- DONNÉES FOURNIES -

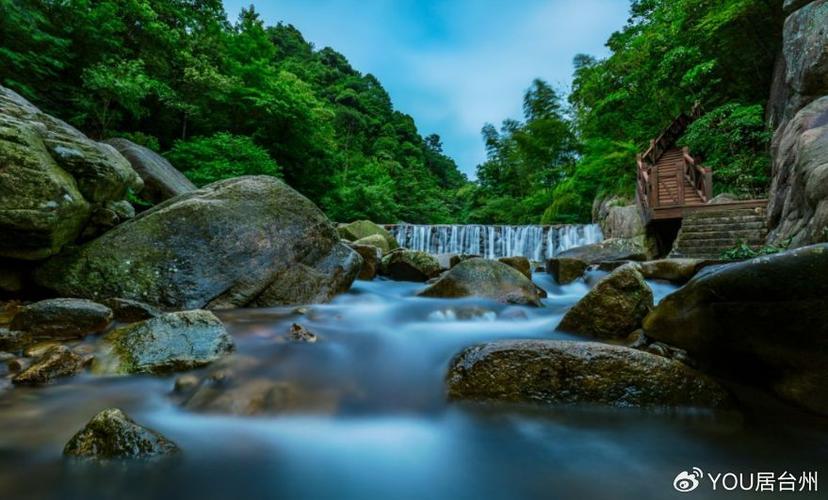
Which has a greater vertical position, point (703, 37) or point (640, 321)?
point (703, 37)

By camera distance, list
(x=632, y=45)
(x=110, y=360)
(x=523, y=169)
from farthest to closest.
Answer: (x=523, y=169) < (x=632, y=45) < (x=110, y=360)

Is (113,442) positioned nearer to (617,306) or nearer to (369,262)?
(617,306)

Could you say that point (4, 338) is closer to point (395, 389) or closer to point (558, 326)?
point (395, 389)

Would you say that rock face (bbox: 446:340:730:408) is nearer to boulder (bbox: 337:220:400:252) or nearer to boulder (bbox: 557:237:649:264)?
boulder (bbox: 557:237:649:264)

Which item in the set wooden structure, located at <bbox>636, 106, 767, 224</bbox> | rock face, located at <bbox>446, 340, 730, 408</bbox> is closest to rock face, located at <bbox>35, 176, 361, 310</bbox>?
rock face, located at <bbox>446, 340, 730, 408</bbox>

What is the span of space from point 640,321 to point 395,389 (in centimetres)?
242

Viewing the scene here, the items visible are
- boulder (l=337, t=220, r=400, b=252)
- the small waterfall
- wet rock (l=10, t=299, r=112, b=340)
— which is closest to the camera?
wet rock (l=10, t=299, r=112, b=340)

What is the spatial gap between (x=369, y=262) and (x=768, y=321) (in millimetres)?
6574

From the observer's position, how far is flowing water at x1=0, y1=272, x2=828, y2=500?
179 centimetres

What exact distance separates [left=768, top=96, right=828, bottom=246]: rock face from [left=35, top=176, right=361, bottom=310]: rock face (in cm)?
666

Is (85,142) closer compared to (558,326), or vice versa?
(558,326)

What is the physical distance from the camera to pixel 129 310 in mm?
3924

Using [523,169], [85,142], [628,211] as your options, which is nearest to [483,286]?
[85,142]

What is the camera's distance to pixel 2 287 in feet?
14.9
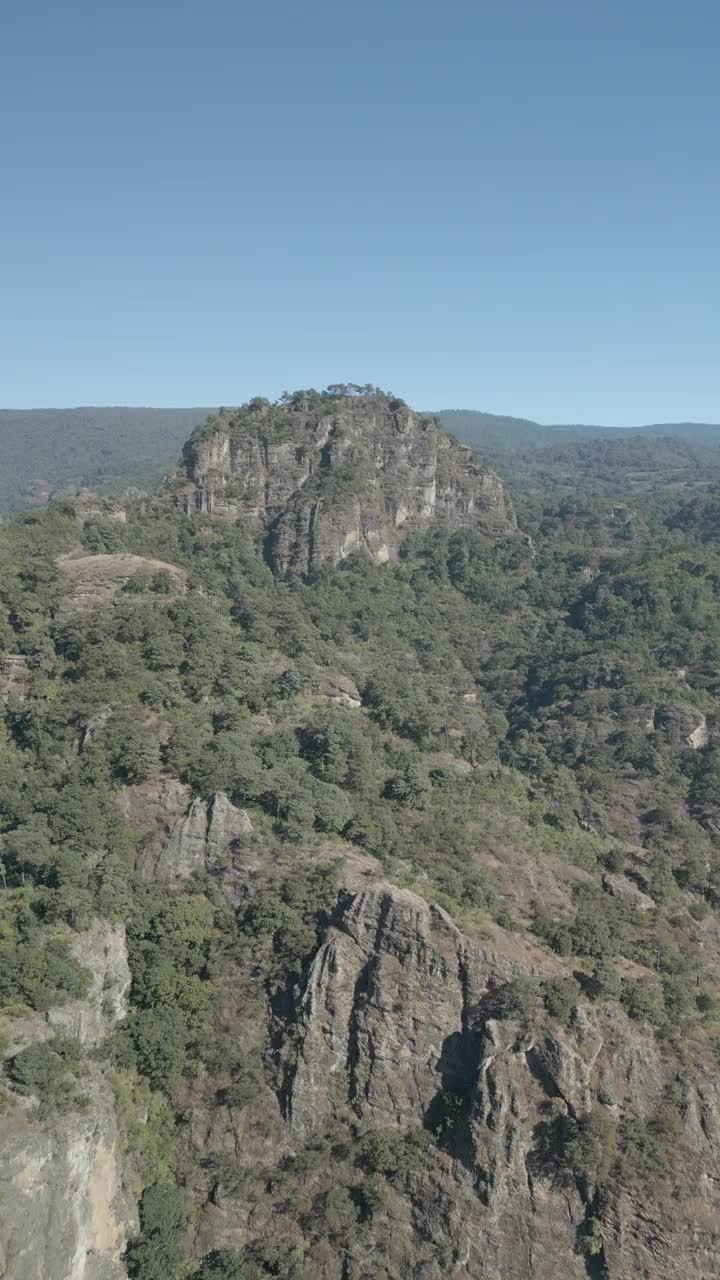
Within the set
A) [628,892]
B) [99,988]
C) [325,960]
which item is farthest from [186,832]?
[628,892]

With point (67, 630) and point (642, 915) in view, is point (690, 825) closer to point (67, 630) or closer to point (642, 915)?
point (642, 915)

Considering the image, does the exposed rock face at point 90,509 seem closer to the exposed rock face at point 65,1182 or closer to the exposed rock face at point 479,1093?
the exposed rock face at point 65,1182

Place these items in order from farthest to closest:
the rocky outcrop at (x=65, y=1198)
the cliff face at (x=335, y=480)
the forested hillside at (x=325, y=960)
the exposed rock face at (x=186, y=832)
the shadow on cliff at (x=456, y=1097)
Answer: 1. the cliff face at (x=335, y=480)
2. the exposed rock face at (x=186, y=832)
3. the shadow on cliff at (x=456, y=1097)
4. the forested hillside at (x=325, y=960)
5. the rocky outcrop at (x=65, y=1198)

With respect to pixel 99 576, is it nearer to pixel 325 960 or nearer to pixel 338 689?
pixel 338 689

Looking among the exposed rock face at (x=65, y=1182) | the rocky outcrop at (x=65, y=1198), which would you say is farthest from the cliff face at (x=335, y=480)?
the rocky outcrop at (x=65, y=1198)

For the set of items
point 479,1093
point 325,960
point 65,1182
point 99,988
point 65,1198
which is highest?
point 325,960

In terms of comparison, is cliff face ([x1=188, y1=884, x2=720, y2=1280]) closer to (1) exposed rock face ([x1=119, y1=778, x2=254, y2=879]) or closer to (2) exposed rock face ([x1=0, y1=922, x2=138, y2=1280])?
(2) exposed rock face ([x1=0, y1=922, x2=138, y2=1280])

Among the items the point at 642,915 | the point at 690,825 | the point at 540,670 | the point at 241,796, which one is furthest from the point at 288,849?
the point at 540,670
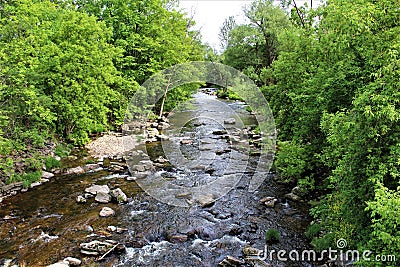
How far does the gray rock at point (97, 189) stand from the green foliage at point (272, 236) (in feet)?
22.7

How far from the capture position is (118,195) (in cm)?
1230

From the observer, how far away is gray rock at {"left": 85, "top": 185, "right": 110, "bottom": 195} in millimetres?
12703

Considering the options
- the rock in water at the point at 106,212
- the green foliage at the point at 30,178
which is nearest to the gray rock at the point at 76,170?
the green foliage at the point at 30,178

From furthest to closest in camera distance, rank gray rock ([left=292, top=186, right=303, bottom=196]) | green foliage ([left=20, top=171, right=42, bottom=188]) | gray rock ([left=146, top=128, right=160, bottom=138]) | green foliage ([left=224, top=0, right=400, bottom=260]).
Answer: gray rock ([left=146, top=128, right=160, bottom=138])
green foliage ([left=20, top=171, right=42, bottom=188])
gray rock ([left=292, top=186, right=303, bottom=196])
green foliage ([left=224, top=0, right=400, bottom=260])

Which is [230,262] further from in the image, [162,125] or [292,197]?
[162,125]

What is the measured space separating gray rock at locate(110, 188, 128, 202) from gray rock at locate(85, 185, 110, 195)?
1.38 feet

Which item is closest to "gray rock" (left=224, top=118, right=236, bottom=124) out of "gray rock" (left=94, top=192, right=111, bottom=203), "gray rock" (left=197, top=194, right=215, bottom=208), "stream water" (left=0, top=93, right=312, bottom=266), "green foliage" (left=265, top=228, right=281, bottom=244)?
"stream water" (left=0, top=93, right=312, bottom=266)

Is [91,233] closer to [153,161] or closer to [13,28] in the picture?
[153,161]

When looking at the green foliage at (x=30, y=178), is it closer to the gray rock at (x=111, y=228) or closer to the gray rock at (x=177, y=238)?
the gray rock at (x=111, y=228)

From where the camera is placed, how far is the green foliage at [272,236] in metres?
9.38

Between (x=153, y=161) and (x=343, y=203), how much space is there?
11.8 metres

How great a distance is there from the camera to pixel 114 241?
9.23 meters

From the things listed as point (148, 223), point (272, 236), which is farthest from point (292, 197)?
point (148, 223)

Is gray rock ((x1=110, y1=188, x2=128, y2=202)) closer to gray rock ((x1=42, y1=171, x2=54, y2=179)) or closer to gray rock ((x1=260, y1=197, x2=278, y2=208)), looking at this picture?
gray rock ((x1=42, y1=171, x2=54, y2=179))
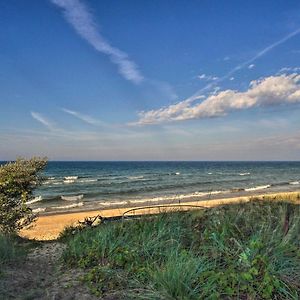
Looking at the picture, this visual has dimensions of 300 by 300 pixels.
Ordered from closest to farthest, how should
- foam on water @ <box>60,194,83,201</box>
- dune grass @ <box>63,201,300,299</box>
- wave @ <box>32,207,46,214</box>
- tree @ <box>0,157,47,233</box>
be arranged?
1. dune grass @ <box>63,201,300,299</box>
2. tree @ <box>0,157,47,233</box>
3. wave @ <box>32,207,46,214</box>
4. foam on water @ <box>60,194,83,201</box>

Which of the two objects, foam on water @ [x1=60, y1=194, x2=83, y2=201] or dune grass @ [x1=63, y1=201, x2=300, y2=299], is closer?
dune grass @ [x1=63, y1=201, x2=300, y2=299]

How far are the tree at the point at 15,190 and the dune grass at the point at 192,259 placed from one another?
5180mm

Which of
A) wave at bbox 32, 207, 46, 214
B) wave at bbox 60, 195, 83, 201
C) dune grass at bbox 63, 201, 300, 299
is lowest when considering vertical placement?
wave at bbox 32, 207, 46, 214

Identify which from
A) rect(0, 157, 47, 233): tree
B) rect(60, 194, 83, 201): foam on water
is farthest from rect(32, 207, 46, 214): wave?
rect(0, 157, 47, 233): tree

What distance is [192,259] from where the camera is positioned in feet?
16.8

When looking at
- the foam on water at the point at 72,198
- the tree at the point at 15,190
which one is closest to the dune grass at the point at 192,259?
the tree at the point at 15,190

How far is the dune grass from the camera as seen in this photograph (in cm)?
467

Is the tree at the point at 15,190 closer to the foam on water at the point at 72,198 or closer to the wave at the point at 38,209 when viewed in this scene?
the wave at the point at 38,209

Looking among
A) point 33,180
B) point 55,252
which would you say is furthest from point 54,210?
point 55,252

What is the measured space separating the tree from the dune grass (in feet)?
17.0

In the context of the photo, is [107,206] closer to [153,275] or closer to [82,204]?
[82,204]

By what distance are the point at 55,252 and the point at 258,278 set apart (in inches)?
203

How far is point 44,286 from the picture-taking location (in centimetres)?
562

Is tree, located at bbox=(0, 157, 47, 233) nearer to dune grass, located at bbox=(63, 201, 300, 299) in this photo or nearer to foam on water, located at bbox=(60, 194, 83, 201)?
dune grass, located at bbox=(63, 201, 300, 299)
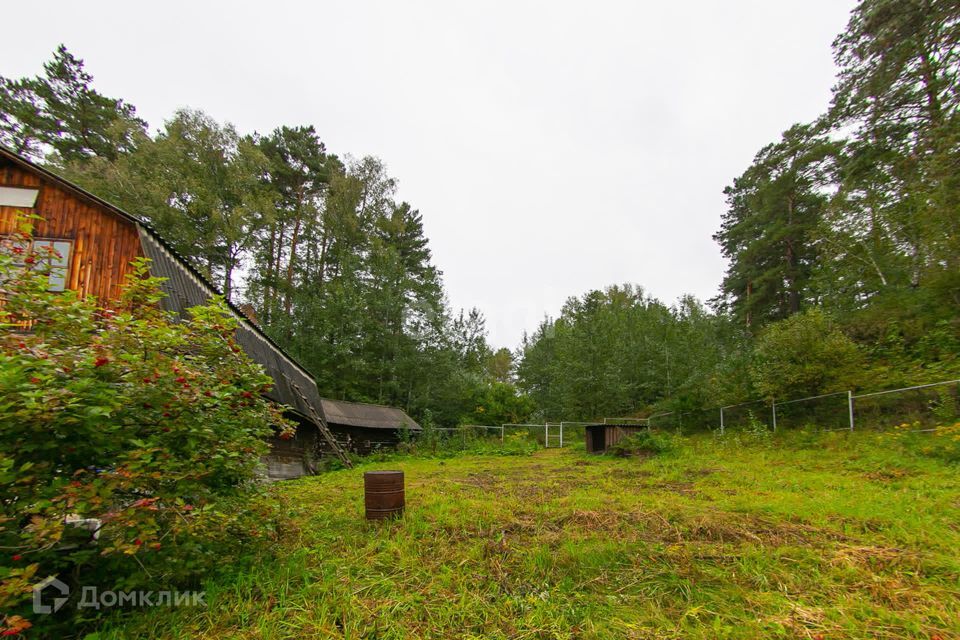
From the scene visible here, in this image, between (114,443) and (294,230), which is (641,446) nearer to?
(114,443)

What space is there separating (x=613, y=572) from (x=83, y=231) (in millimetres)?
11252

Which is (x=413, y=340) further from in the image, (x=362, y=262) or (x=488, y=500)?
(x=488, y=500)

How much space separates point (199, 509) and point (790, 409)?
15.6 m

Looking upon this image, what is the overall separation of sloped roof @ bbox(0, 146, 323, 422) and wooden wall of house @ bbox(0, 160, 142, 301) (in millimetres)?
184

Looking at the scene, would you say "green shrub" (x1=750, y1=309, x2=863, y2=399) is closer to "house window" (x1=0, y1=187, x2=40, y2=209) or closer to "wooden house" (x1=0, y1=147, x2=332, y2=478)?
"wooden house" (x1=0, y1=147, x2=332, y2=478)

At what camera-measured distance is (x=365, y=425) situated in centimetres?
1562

- OBJECTIF DE L'EXERCICE -
Renvoyez à l'identique les lignes allant de celle qui contient « Looking at the scene, would » jusqu'à la fin des items, bornes comprises.

- RÉSULTAT ATTENDU -
Looking at the scene, would you say "green shrub" (x1=750, y1=309, x2=863, y2=399) is closer to "house window" (x1=0, y1=187, x2=40, y2=209) or closer to "wooden house" (x1=0, y1=147, x2=332, y2=478)?
"wooden house" (x1=0, y1=147, x2=332, y2=478)

At what camera-measured distance is (x=365, y=425) situated in centimetres?
1562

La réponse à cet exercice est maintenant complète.